We’re often asked to present to students and parents at school events which focus on finding sources of money for higher education. This page summarizes the most important tips from these presentations. Educators, please feel free to reproduce as a handout.
Sources of Funds for Higher Education
The following are common sources of funds used by students and their families for higher education:
1. Personal savings (from summer jobs)
2. Help from family (RESPs & other support)
3. Government loans & grants
4. Private loans (lines of credit from banks, etc.)
5. Working during the school year
Even with funding from all the common sources above, the average student who graduates with debt has about $27,000 of debt to pay back after their first degree or diploma.
Here are some tips on finding more sources of free money to decrease (or eliminate) potential post-secondary debt:
1) Visit college and university Financial Aid websites. All higher ed institutions have Financial Aid webpages which list ever-changing possible sources of funding for prospective and current students-from government loans to entrance awards, bursaries and other scholarships offered uniquely to students attending that school.
2) Familiarize yourself with government student loan and grant programs. Start at: www.canlearn.ca. Each province’s loan program details are listed here. Application deadlines are important to note.
3) Register at www.ScholarshipsCanada.com which has a matching system to help narrow down awards best suited to your unique profile. There’s also a search tool located at the top right corner for registered members when they log in. Parents and educators are welcome to sign up. Over $177 million dollars in awards are available every school year!
4) Ask employers—your parents’ and/or your own. They may have a scholarship for employees and their children or a tuition reimbursement program.
5) Use www.HigherEdPoints.com! We allow you to convert anyone’s loyalty points into funds for tuition and for loan repayments at over 80 Participating Institutions in Canada!
6) When on campus stop in at the Financial Aid office (when touring, but especially once enrolled). Visit regularly to ask about any new or open awards. Your school might have a “one app” program (e.g.
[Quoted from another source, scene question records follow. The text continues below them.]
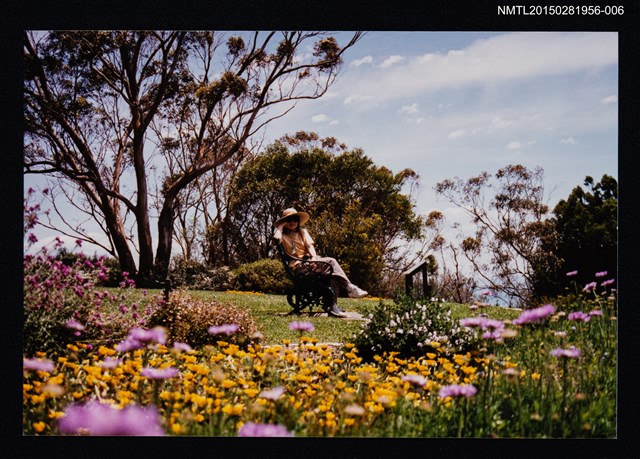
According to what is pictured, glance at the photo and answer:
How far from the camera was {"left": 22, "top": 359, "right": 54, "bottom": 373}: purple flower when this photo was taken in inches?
109

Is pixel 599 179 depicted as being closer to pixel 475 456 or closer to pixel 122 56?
pixel 475 456

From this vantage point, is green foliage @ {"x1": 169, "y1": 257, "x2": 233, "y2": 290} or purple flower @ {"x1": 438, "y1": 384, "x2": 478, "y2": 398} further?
green foliage @ {"x1": 169, "y1": 257, "x2": 233, "y2": 290}

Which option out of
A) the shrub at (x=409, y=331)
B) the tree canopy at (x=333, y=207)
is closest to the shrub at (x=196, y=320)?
the shrub at (x=409, y=331)

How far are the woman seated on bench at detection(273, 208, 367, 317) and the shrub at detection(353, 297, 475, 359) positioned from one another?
50.8 inches

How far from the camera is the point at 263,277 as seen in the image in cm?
573

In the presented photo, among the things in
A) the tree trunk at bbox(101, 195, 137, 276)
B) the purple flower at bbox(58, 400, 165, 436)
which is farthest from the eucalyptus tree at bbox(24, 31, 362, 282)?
the purple flower at bbox(58, 400, 165, 436)

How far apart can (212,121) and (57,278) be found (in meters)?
2.61

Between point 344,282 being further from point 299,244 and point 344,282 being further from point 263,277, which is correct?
point 263,277

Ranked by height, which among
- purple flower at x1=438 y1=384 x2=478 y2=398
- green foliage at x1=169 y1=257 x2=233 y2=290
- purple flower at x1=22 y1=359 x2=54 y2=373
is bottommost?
purple flower at x1=438 y1=384 x2=478 y2=398

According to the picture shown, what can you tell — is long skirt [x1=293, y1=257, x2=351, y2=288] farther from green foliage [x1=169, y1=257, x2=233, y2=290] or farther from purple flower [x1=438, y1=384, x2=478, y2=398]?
purple flower [x1=438, y1=384, x2=478, y2=398]

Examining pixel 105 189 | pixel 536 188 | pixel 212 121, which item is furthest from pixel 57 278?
pixel 536 188

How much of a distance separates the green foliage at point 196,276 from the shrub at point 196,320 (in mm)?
454

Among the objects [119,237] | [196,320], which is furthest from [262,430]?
[119,237]
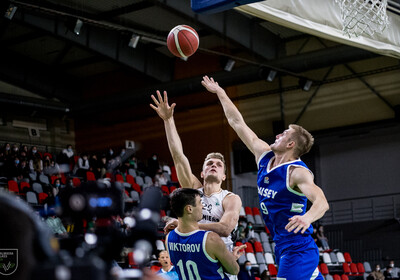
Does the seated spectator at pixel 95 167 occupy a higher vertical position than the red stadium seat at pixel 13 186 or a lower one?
higher

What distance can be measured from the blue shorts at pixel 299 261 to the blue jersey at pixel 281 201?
58mm

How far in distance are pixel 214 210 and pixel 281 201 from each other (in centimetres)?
77

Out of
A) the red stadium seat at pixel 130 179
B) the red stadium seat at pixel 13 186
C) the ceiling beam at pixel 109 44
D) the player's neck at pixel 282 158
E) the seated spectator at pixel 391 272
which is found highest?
the ceiling beam at pixel 109 44

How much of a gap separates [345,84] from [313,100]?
1364 mm

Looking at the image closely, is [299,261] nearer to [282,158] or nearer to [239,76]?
[282,158]

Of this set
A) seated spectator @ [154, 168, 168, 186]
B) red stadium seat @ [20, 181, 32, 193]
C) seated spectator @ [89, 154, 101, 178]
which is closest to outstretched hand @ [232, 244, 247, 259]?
red stadium seat @ [20, 181, 32, 193]

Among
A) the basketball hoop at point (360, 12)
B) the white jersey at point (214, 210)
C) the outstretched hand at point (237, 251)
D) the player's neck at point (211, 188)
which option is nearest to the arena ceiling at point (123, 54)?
the basketball hoop at point (360, 12)

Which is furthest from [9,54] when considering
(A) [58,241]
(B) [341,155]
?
(A) [58,241]

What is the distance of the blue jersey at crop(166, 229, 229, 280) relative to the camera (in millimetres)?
4812

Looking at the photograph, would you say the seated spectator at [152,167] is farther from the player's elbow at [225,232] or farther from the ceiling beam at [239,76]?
the player's elbow at [225,232]

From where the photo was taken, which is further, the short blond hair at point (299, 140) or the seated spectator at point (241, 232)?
the seated spectator at point (241, 232)

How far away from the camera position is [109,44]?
21.3m

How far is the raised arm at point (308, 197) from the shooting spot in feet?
14.9

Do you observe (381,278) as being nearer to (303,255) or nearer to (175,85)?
(175,85)
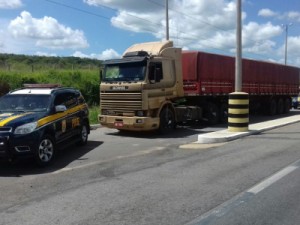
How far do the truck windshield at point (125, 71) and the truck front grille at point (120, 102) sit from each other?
1.82 feet

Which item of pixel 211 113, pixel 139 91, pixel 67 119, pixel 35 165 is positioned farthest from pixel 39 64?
pixel 35 165

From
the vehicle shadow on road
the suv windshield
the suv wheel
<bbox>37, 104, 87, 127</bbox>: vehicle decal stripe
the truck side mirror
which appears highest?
the truck side mirror

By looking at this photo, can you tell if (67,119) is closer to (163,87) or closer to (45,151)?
(45,151)

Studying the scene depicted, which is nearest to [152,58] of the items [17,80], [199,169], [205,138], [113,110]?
[113,110]

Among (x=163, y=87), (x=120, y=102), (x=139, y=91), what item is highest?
(x=163, y=87)

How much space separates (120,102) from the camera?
49.5ft

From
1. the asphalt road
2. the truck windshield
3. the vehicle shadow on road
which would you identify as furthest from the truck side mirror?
the vehicle shadow on road

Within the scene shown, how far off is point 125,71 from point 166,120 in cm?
243

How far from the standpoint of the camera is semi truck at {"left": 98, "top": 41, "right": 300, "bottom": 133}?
584 inches

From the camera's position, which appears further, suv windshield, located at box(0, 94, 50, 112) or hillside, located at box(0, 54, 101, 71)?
hillside, located at box(0, 54, 101, 71)

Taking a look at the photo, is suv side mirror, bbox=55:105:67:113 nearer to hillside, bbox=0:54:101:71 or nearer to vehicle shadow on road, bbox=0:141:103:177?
vehicle shadow on road, bbox=0:141:103:177

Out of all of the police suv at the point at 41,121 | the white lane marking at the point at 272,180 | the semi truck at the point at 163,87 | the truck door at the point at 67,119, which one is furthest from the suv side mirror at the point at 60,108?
the white lane marking at the point at 272,180

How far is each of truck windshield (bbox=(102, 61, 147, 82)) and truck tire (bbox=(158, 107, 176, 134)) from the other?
177 centimetres

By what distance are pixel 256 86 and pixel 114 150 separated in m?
14.0
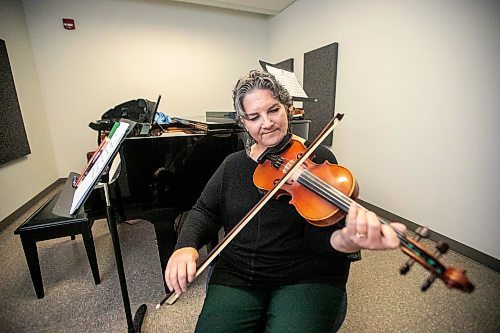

UNB has ONE application students fill out each year which automatically puts students in the running over 850 awards—imagine getting a cash windfall just because you filled in a form!)
7) Ask about Work Study programs on your campus—usually run by the Financial Aid department.
8) Make the Campus Career Center another regular stop on your rounds. A job will earn you some cash, but it may also help you land a job once you graduate. Employers like students with 2-3 years work experience (even for ‘entry level’ positions!).
Searching for funds for higher education pays off…search now, search often!